▶ _Exercise objective_
Format everything from the line containing "channels: SDO/AIA 171, 131, 304" down to the line containing "C7.2 flare: (292, 318)", both included, as a Markdown table with the columns Row and Line. Number each row and leave out blank lines.

▶ _Records for processing_

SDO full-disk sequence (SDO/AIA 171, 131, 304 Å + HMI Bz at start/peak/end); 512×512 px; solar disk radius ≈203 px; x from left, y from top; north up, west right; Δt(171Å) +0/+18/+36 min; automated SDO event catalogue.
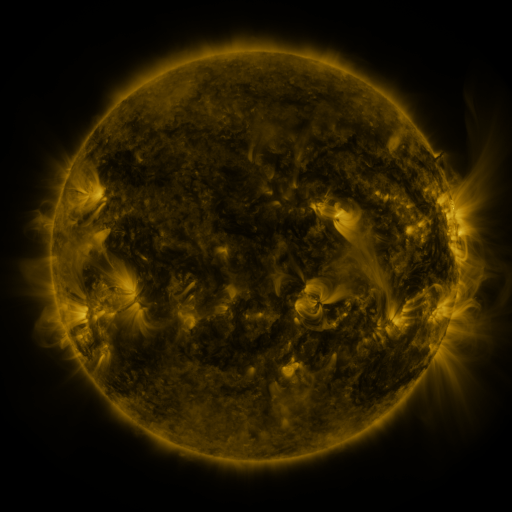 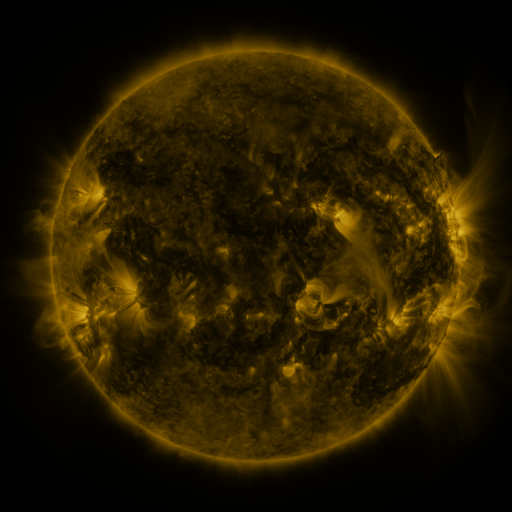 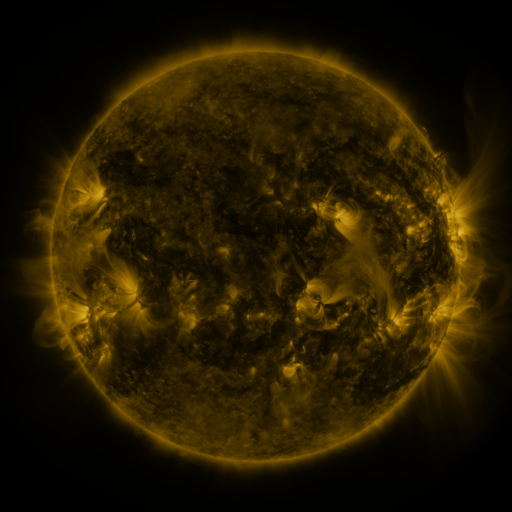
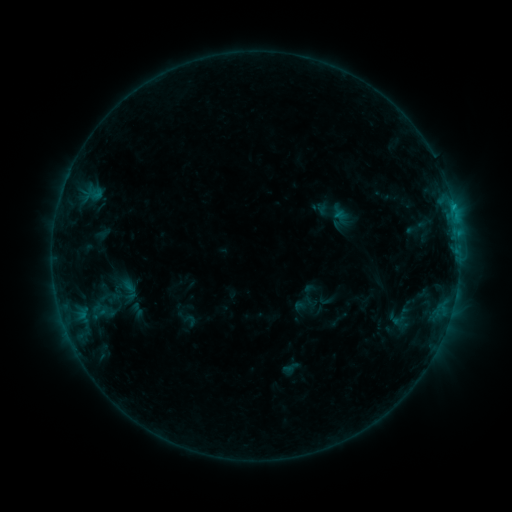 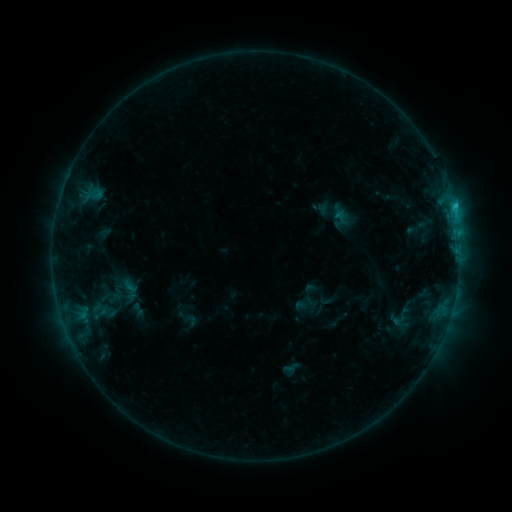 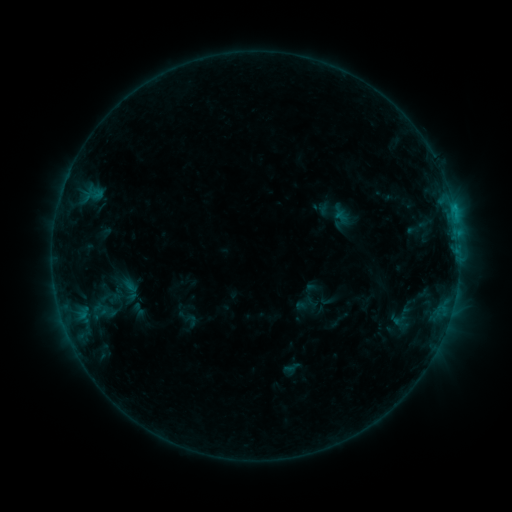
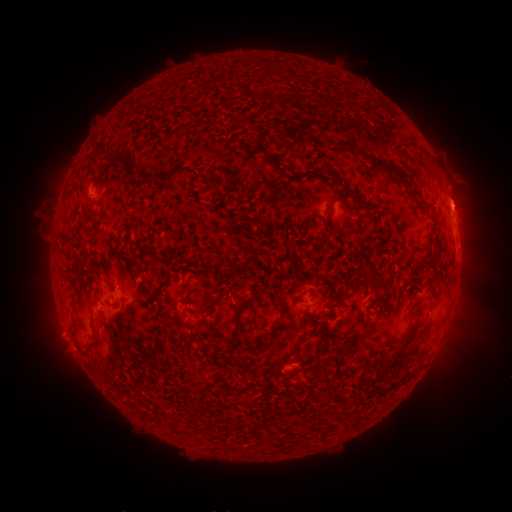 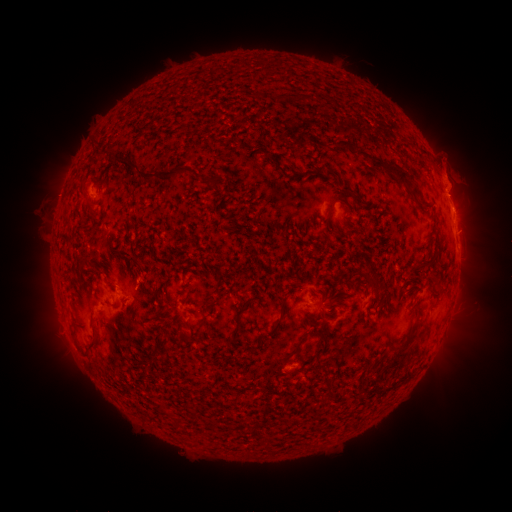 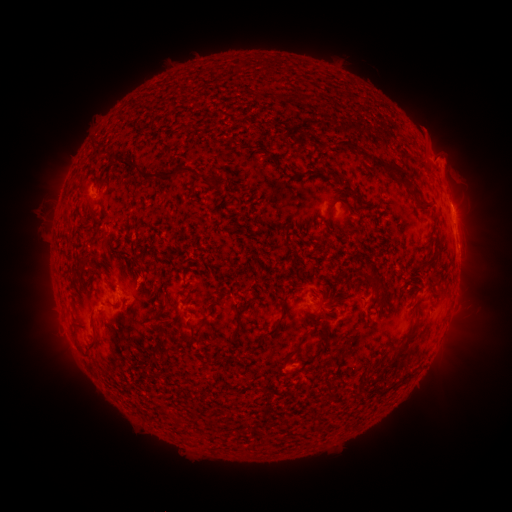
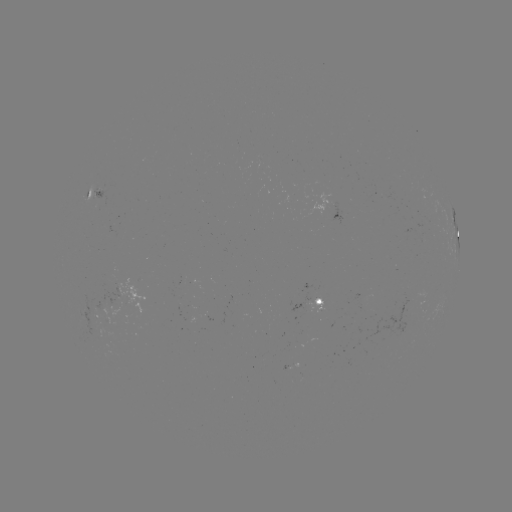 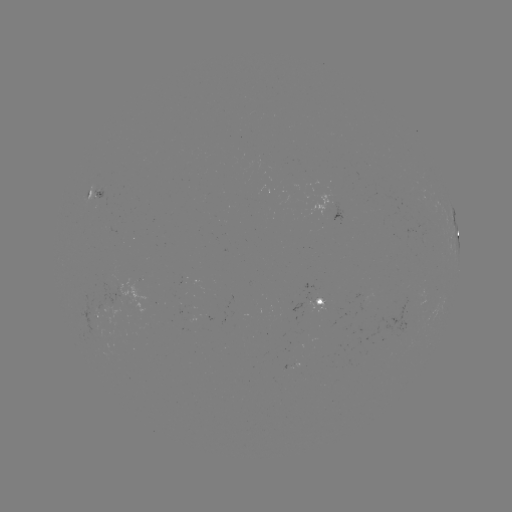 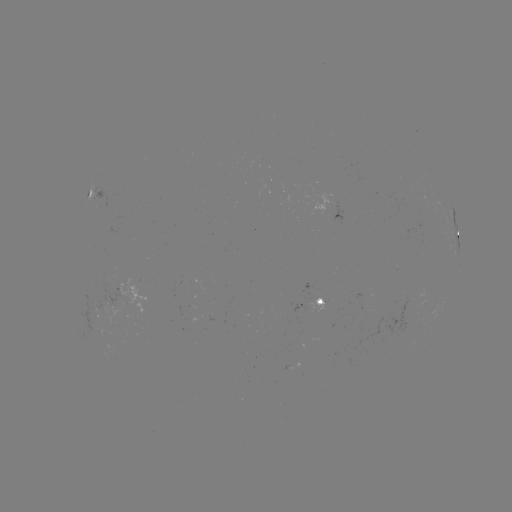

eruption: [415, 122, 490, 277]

==

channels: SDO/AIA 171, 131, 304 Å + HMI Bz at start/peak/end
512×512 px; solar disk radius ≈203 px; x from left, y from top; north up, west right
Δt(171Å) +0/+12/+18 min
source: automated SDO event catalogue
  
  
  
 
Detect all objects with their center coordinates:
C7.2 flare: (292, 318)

▶ _Response to the exercise_
| Row | Line |
|---|---|
| 1 | channels: SDO/AIA 171, 131, 304 Å + HMI Bz at start/peak/end |
| 2 | 512×512 px; solar disk radius ≈203 px; x from left, y from top; north up, west right |
| 3 | Δt(171Å) +0/+12/+18 min |
| 4 | source: automated SDO event catalogue |
| 5 | Detect all objects with their center coordinates: |
| 6 | C7.2 flare: (292, 318) |